Extrait:
*****

Doctrine Juridique |
Le premier des enjeux dans le cadre de l’acquisition d’un ou plusieurs biens incorporels consiste à s’assurer de leur existence et de l’étendue des droits du cédant qui s’en prétend titulaire. Il n’est pas rare en effet de découvrir que le prétendu cédant d’un bien incorporel, dont il est convaincu de bonne foi détenir la propriété, ne s’avère pas être le titulaire légitime.
L’étendue des droits doit faire l’objet d’un examen particulier, tant sur le plan géographique que sur le plan juridique en raison des démembrements (cessions, licences), exclusifs ou non, qui peuvent affecter la pleine propriété d’un bien incorporel et l’exploitation prévue.
Si certains actifs incorporels des entreprises sont protégés par le droit de la propriété intellectuelle (droit d’auteur, marques, dessins et modèles, brevets…), d’autres en revanche ne le sont pas à ce titre (noms de domaine, noms commerciaux, dénomination sociale, savoir-faire, clientèle …).
Pour les premiers, le régime de protection découle de la nature du bien incorporel lui-même. Ainsi, la marque protégera un signe distinctif, le brevet une invention et le droit d’auteur une œuvre de l’esprit tel que des écrits, images ou logiciels.
Pour les seconds, la protection est protéiforme : du contrat pour le savoir-faire, à l’action contentieuse fondée sur l’exploitation pour ce qui concerne noms commerciaux et dénominations sociales.

*****

Lignes de données sur des questions spatiales
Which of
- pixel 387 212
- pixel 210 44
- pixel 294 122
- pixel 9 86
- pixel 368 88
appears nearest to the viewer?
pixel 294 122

*****

Travail demandé:
#1 Selon le texte sur les biens incorporels, qu'est-ce que le brevet protège ?
#2 Modifiez tous les enregistrements en remplaçant « viewer » par « camera », sans toucher au reste.
Le texte et les enregistrements n'ont pas la même origine.

Résultats par tâche:
#1 Une invention.

#2
Which of
- pixel 387 212
- pixel 210 44
- pixel 294 122
- pixel 9 86
- pixel 368 88
appears nearest to the camera?
pixel 294 122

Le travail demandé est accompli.